To challenge a ruling excluding evidence, an appellant must proffer the excluded evidence so as to permit review of a trial court’s decision, unless the substance of the evidence is apparent. Duque v. Oshman’s Sporting Goods-Servs., Inc., 327 Ark. 224, 937 S.W.2d 179 (1997). Failure to proffer evidence so that we can see if prejudice results from its exclusion precludes review of the evidence on appeal. Id.
At the hearing prior to trial, Mr. Jennings made the argument that Architectural Products was not surprised by any of the documents it received the day before because it already had them. The trial court responded, “Well, but see, I don’t know that they already had them.” At no time did Mr. Jennings proffer the medical documents he sought to introduce, so the trial court could not determine whether or not these documents were the same as those filed by Architectural Products three weeks earlier. Mr. Jennings now claims that these documents were the same, but because there was no proffer the trial court could not, and now this court cannot, make that determination. If any documentation Mr. Jennings sought to introduce was made known to Architectural Products for the first time on the eve of the trial, it was subject to exclusion as found by the trial court. Mr. Jennings’ failure to make a proffer as required by Rule 103(a)(2) precludes us from addressing the argument he now raises.
Mr. Jennings’ remaining contention is that the trial court abused its discretion in denying his motion to deem a fact admitted by Architectural Products. At the pretrial hearing, Mr. Jennings asked the trial court to take judicial notice of an admission made by Architectural Products in a supplement to its motion for summary judgment. In a supplement to motion for summary judgment filed a week before trial, Architectural Products asserted, “While it is undisputed that Plaintiff was on Defendants’ premises at the time his accident occurred, Plaintiff has presented no evidence of any negligence on the part of Defendant, nor that any such negligence was the proximate cause of his damages.” (Emphasis added.) Noting that the motion for summary judgment was not timely filed, the trial court refused Mr.
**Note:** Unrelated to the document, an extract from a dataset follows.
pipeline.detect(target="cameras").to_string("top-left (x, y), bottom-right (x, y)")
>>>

Jennings’ request to take judicial notice of an admission that Mr. Jennings was on the property when the accident occurred.
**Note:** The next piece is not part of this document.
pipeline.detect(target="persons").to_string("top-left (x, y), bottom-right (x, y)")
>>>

Mr. Jennings assigns error to the trial court’s action, relying on Dodson v. Allstate Ins. Co., 345 Ark. 430, 47 S.W.3d 866 (2001). In that case, the supreme court noted that it has allowed previous pleadings to be admitted against opposing parties as evidence of prior inconsistent statements under Ark. R. Evid. 613. In Dodson, the supreme court held that a dismissed pleading adopted by all of the defendants qualified as impeachment evidence against one of the defendants who took an inconsistent position with a representation in the pleading at trial. Similarly, in the instant case Mr. Jennings submits that he should have been permitted to use Architectural Products’ prior inconsistent statement in its supplemental motion to impeach its representative at trial, who testified that he was unaware of any accidentoccurring on the premises of the business on that day. Mr. Jennings further posits that the trial court should have taken judicial notice of the admission.”